Interestingly, the patient’s mother and maternal grandfather, both heterozygous carriers of the c.5947_5948delinsTT frameshift variant, presented with mild joint hypermobility. No additional pathogenic variants in TNXB or other genes associated with connective tissue disorders were identified. At this stage of the study, it remains unclear whether the mild phenotype observed in heterozygous relatives results from haploinsufficiency, as previously reported in some individuals with heterozygous TNXB mutations, or reflects unrelated etiologies beyond the scope of this study. It is also possible that an undetected pathogenic variant on the second allele (eg, a deep intronic mutation not captured by routine diagnostic methods) may contribute to the phenotype.4,21
The patient’s father, a carrier of the c.8300C>T missense variant, did not exhibit any signs or symptoms consistent with EDS. Similar observations were made in the families of Patients 1 and 2, whose heterozygous parents also harboured TNXB missense variants without phenotypic expression. Yamaguchi et al reported comparable findings, describing mild phenotypes (including skin involvement and joint hypermobility) in heterozygous relatives of clEDS patients with frameshift mutations; however, detailed clinical data were not available for all affected family members.9
These findings together highlight the potential pathogenic role of frameshift variants leading to NMD, such as c.5947_5948delinsTT, and show the variable expressivity and incomplete penetrance seen in heterozygous carriers.6 Due to the small sample size, it is not easy to draw definitive conclusions. Further research is needed to clarify the role of TNXB frameshift mutations in the pathogenesis of mild connective tissue symptoms.
Conclusion
This study presents the first Polish patients diagnosed with classical-like Ehlers–Danlos syndrome (clEDS), contributing to the growing knowledge on the disorder’s clinical variability and genetic basis. The identification of variants in non-homologous TNXB exons reduces the risk of diagnostic misinterpretation caused by TNXA pseudogene homology, consistent with previous findings.
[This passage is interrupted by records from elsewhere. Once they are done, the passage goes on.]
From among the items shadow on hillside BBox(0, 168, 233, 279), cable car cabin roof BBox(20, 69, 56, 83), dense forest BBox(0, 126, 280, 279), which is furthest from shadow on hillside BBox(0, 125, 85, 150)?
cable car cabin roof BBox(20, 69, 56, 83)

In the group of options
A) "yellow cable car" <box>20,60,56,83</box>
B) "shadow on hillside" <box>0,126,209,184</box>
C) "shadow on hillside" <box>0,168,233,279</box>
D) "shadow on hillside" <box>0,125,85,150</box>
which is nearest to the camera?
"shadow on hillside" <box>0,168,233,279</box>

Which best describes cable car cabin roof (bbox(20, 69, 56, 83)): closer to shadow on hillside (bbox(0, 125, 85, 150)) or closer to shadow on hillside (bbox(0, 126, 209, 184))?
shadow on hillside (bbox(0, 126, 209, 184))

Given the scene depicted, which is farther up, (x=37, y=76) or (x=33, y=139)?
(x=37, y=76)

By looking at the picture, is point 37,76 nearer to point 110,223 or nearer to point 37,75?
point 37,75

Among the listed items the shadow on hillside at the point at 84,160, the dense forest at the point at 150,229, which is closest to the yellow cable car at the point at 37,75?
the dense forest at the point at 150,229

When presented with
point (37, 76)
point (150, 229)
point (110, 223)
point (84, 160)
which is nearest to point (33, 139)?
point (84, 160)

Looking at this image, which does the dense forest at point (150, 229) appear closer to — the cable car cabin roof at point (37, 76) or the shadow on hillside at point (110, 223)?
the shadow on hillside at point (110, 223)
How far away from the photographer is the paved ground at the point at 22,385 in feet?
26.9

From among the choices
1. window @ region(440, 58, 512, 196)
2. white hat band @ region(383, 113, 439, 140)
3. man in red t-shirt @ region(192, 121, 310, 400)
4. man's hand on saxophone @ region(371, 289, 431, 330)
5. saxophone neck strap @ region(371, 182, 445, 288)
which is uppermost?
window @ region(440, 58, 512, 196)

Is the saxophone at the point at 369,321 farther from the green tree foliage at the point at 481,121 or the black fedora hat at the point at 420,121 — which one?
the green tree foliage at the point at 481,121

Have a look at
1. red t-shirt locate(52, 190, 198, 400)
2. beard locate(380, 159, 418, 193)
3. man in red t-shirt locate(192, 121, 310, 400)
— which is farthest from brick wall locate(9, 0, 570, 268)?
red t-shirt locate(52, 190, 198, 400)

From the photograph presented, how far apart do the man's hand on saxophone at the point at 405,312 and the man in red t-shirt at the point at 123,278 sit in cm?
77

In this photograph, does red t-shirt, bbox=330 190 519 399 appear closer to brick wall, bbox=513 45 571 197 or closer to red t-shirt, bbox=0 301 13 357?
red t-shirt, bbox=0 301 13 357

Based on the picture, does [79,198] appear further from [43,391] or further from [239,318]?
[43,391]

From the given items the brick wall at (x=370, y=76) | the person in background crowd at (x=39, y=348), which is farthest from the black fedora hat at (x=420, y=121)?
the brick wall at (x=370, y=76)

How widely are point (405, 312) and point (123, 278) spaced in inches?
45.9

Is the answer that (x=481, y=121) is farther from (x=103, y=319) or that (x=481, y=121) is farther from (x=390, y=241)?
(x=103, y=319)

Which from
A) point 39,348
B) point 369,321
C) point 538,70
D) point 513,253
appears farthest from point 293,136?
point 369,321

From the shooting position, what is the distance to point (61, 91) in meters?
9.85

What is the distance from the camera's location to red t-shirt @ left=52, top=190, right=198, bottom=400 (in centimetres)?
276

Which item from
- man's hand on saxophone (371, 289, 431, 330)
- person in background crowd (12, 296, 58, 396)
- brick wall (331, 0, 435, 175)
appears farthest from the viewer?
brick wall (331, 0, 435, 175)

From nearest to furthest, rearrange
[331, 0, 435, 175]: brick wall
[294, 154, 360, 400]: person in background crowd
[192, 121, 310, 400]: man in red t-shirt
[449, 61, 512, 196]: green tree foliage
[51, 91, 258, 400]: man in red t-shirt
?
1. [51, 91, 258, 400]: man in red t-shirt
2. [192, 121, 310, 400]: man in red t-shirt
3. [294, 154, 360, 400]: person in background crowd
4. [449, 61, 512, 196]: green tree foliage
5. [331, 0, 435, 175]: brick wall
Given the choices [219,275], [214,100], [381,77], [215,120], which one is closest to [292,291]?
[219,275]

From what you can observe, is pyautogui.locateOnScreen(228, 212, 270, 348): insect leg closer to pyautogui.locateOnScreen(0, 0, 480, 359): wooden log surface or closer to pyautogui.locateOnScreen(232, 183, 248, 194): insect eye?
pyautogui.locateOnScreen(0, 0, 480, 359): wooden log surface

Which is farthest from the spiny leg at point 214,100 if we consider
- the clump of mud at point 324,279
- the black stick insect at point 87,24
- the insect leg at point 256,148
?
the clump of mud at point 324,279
Importantly, our results support the observation that heterozygous TNXB mutations — particularly frameshift variants — may be associated with mild connective tissue symptoms in some patients and their relatives. This observation is consistent with previous reports describing mild phenotypes in patients carrying heterozygous TNXB variants.
Despite many years of molecular investigations of EDS patients in our laboratory — including TNXB sequencing and MLPA analysis — only two individuals with compound heterozygous pathogenic TNXB variants have been identified in our cohort. This underscores the extreme rarity of clEDS and the challenges in its genetic diagnosis.
Acknowledgments
Linkowska K., Grzybowski T. and Haus O. were supported by the UMK Research University Excellence Initiative, Poland, for the “Bioinformatics in medical and population genomics” group.
Funding
This work was supported by Excellence Initiative – Research University (IDUB) funds, Nicolaus Copernicus University in Toruń.
Disclosure
The authors declare no conflicts of interest related to this work.